INPUT MATERIAL
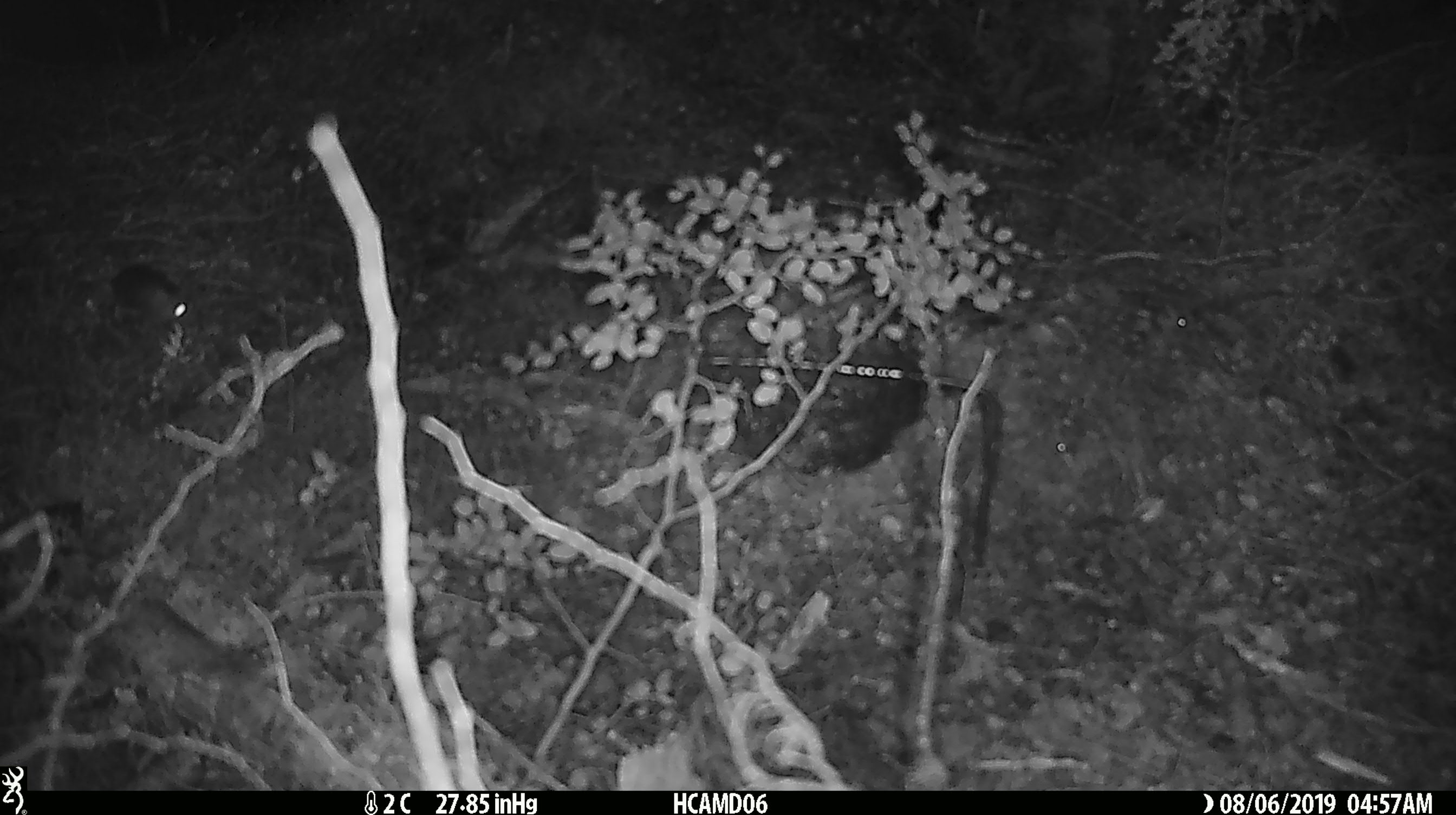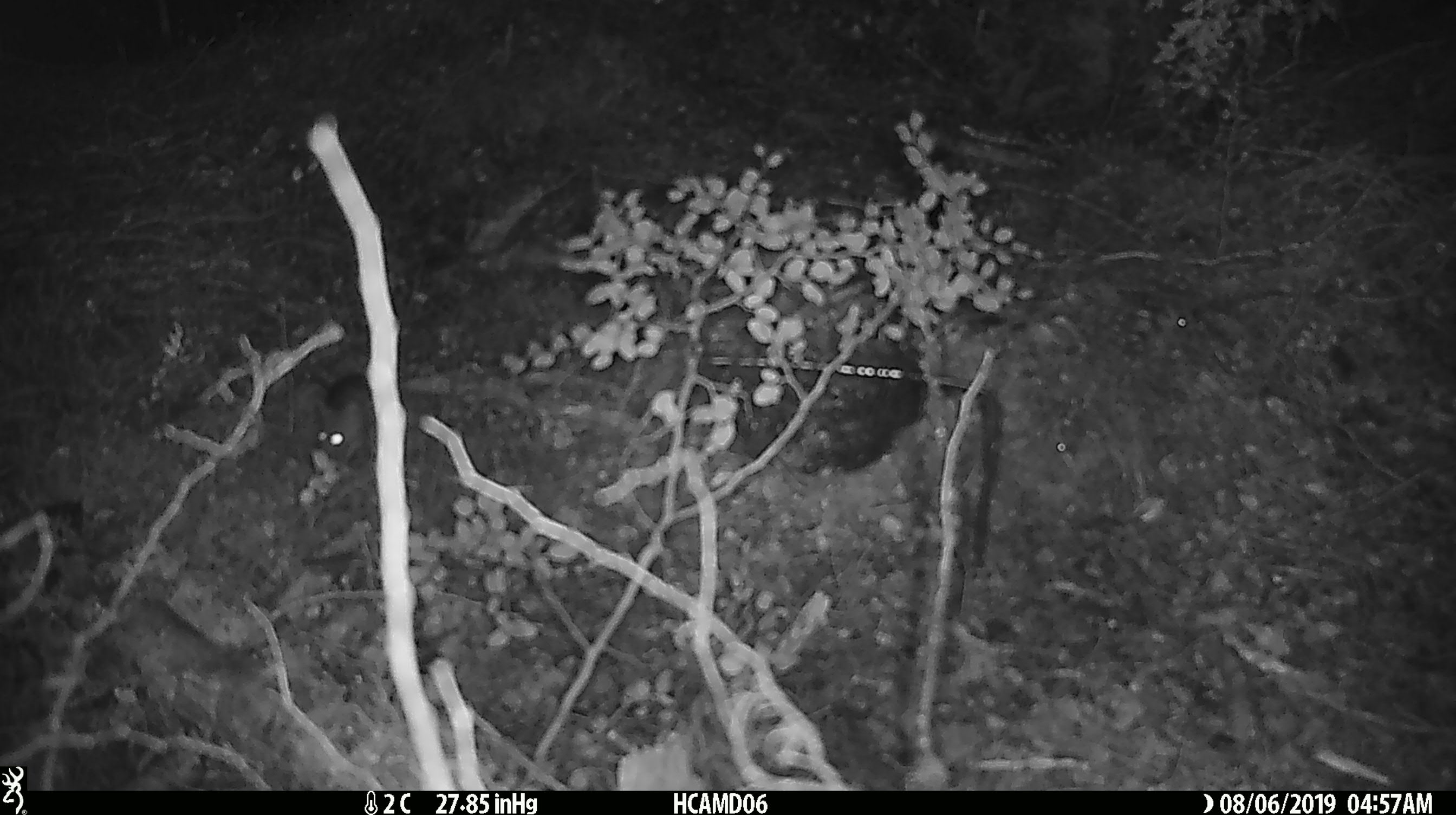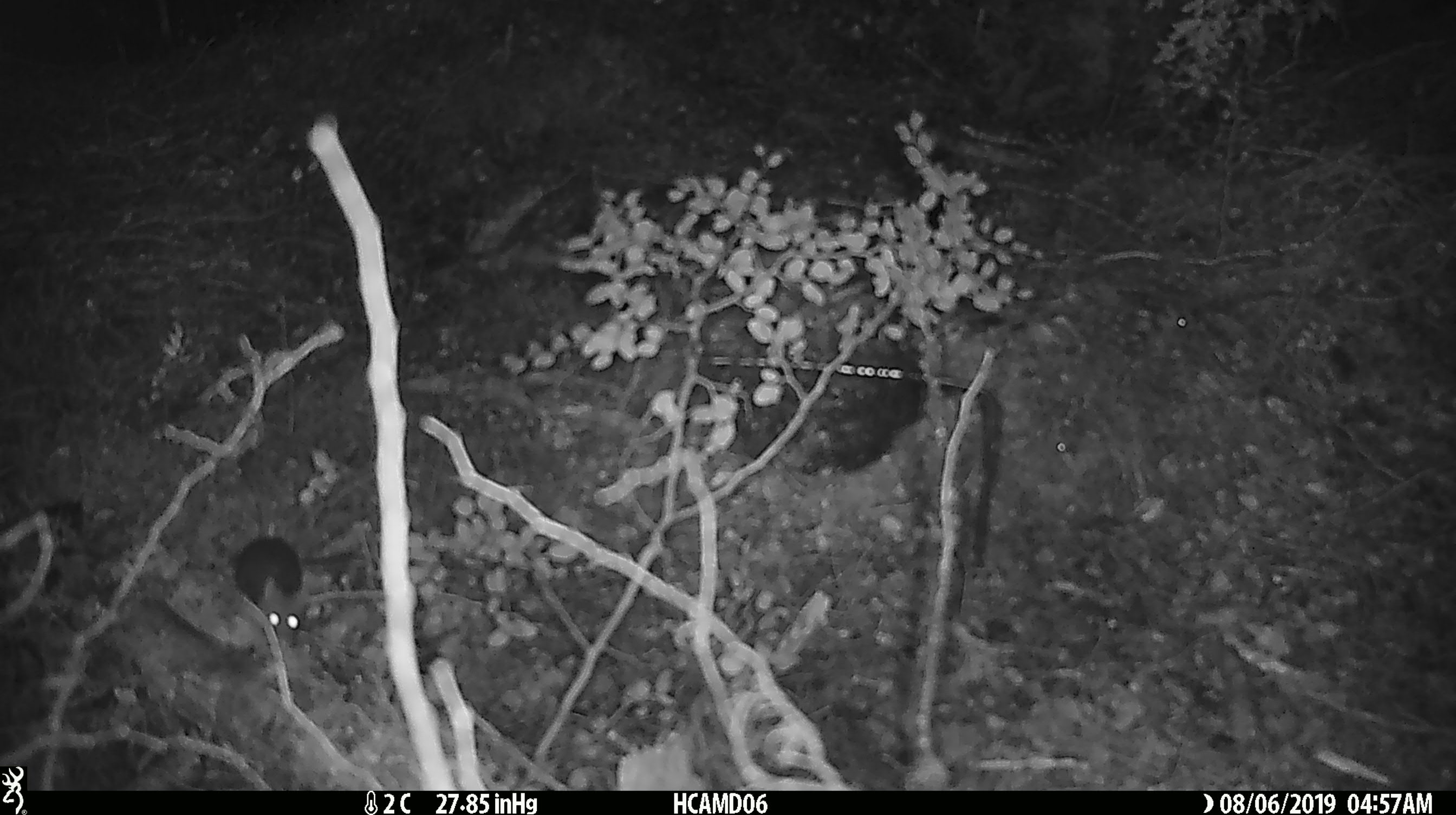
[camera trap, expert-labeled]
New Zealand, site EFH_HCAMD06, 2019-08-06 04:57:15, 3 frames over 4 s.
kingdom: Animalia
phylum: Chordata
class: Mammalia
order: Rodentia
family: Muridae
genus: Mus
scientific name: Mus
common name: mouse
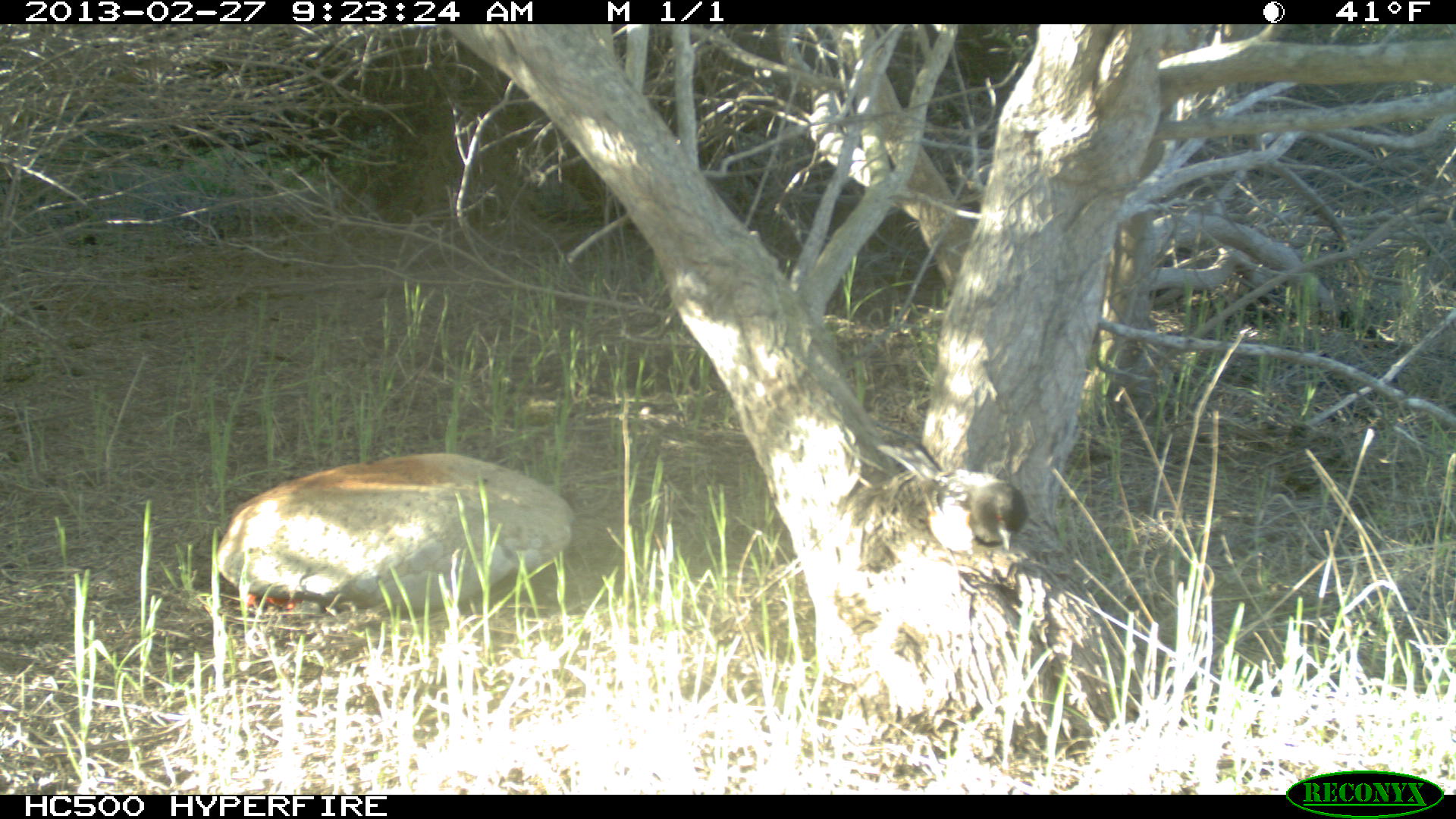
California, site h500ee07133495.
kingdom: Animalia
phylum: Chordata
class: Aves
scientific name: Aves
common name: bird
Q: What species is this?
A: Bird (Aves).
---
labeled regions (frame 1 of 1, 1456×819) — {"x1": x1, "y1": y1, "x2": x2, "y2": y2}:
bird: {"x1": 874, "y1": 440, "x2": 1027, "y2": 595}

EXERCISE PROMPT
Match on "site" and report each line of the data above that has it.

RESULT
New Zealand, site EFH_HCAMD06, 2019-08-06 04:57:15, 3 frames over 4 s.
California, site h500ee07133495.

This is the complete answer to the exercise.